3.    Each of the parties (other than the Company) executing any of the Documents has duly and validly executed and delivered each of the Documents to which such party is a signatory, and such party’s obligations set forth therein are legal, valid and binding and are enforceable in accordance with all stated terms.

4.    All Documents submitted to us as originals are authentic. The form and content of all Documents submitted to us as unexecuted drafts do not differ in any respect relevant to this opinion from the form and content of such Documents as executed and delivered. All Documents submitted to us as certified or photostatic copies conform to the original documents. All signatures on all Documents are genuine. All public records reviewed or relied upon by us or on our behalf are true and complete. All representations, warranties, statements and information contained in the Documents are true and complete. There has been no oral or written modification of or amendment to any of the Documents, and there has been no waiver of any provision of any of the Documents, by action or omission of the parties or otherwise.

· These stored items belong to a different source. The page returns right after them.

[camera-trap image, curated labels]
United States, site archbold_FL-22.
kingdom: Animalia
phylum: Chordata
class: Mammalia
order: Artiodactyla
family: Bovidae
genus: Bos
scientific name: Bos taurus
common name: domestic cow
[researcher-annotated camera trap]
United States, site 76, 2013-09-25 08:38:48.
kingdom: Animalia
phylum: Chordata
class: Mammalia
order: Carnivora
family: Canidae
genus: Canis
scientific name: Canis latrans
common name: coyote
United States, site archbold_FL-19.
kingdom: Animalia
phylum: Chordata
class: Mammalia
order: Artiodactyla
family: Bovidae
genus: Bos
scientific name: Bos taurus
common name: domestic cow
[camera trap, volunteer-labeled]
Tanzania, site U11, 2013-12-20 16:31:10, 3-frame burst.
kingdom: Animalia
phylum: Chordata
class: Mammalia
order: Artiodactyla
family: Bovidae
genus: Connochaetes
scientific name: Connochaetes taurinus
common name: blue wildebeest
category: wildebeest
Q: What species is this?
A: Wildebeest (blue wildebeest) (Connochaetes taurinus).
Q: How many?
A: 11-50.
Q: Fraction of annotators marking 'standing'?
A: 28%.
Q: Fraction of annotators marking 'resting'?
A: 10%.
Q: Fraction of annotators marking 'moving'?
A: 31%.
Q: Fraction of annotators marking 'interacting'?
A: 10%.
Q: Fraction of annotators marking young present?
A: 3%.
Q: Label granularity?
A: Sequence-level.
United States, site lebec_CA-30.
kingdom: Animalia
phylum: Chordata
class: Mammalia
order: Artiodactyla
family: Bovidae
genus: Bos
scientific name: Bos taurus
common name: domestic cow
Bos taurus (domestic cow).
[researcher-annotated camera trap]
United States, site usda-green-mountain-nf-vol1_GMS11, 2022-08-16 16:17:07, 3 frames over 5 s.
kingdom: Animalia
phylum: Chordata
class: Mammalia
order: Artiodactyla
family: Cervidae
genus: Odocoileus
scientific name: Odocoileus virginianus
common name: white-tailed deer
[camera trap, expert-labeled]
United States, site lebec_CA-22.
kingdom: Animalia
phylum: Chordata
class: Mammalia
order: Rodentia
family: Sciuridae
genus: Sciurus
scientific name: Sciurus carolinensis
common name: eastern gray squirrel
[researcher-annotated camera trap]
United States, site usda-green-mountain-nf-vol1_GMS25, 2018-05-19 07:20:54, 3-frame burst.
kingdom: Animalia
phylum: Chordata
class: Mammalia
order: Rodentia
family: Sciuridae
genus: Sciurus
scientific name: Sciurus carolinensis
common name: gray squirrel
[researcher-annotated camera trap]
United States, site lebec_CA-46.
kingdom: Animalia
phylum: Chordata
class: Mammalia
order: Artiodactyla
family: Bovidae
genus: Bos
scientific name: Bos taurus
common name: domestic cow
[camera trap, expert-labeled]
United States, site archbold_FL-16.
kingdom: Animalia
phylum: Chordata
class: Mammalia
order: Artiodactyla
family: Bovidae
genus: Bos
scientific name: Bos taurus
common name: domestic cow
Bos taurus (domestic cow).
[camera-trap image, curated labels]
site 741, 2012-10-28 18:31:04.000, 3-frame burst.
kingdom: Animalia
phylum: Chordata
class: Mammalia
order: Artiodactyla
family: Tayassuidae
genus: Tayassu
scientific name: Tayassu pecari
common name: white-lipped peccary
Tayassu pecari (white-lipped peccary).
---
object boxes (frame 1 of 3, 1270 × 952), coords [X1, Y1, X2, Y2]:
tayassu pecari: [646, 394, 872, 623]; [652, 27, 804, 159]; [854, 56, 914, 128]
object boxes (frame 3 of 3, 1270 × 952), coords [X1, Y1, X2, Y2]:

5.    The Shares will not be issued or transferred in violation of the restrictions on transfer and ownership set forth in Article VI of the Charter.

6.    Upon the issuance of any of the Settlement Shares, the total number of shares of Common Stock issued and outstanding will not exceed the total number of shares of Common Stock that the Company is then authorized to issue under the Charter.

Based upon the foregoing, and subject to the assumptions, limitations and qualifications stated herein, it is our opinion that:

1.    The Company is a corporation duly incorporated and existing under and by virtue of the laws of the State of Maryland and is in good standing with the SDAT.

2.    The issuance of the Company Shares has been duly authorized and, when and to the extent issued against payment therefor in accordance with the Registration Statement, the Prospectus Supplement, the Resolutions and the Underwriting Agreement, the Company Shares will be validly issued, fully paid and nonassessable.

3.    The issuance of the Settlement Shares has been duly authorized and, when and to the extent issued against payment therefor in accordance with the Registration Statement, the Prospectus Supplement, the Resolutions and the Forward Sale Agreements, the Settlement Shares will be validly issued, fully paid and nonassessable.


Digital Realty Trust, Inc.

September 27, 2018

Page 4

 

The foregoing opinion is limited to the laws of the State of Maryland and we do not express any opinion herein concerning any other law. We express no opinion as to compliance with any federal or state securities laws, including the securities laws of the State of Maryland, or as to federal or state laws regarding fraudulent transfers. To the extent that any matter as to which our opinion is expressed herein would be governed by the laws of any jurisdiction other than the State of Maryland, we do not express any opinion on such matter. The opinion expressed herein is subject to the effect of judicial decisions which may permit the introduction of parol evidence to modify the terms or the interpretation of agreements.

The opinion expressed herein is limited to the matters specifically set forth herein and no other opinion shall be inferred beyond the matters expressly stated. We assume no obligation to supplement this opinion if any applicable law changes after the date hereof or if we become aware of any fact that might change the opinion expressed herein after the date hereof.

This opinion is being furnished to you for submission to the Commission as an exhibit to the Company’s Current Report on Form 8-K relating to the offering described in the Prospectus Supplement (the “Current Report”), which is incorporated by reference in the Registration Statement. We hereby consent to the filing of this opinion as an exhibit to the Current Report and the said incorporation by reference and to the use of the name of our firm therein. In giving this consent, we do not admit that we are within the category of persons whose consent is required by Section 7 of the 1933 Act.